**YOUR OBJECTIVE:** Your task is to return the listing below word for word, without any of its images.

**STORED DATA:**
•••

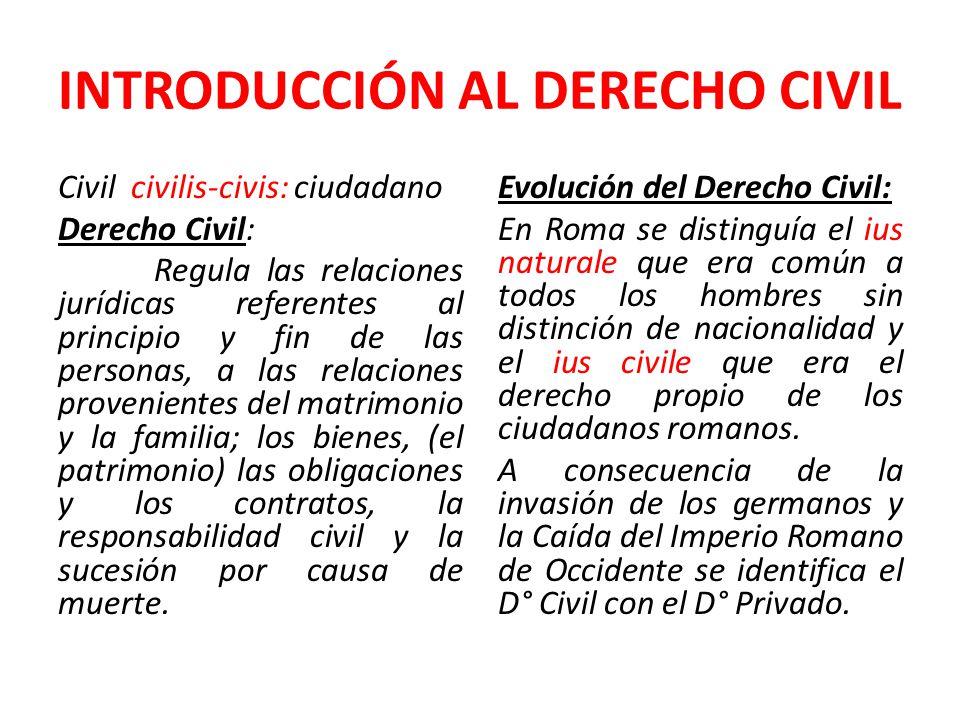 Matrimonio Derecho Romano : IntroducciÓn al derecho civil ppt video online descargar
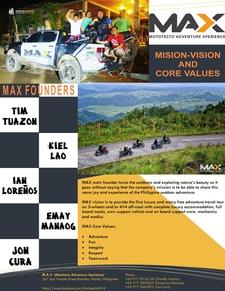 Max Company Profile2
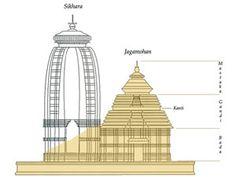Tempio del Sole di Komark , Odhissa ,India est ; disegno di come si presentava la  Torre  crollata , capolavoro architettonico medioevale (XIII d.C)  alta 70 metri  ; gli interni della sala rimanente furono riempiti dei detriti per rafforzare la struttura del tempio , che non è più un luogo di culto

•••

**EXERCISE OUTPUT:**
 Matrimonio Derecho Romano : IntroducciÓn al derecho civil ppt video online descargar
 Max Company Profile2
Tempio del Sole di Komark , Odhissa ,India est ; disegno di come si presentava la  Torre  crollata , capolavoro architettonico medioevale (XIII d.C)  alta 70 metri  ; gli interni della sala rimanente furono riempiti dei detriti per rafforzare la struttura del tempio , che non è più un luogo di culto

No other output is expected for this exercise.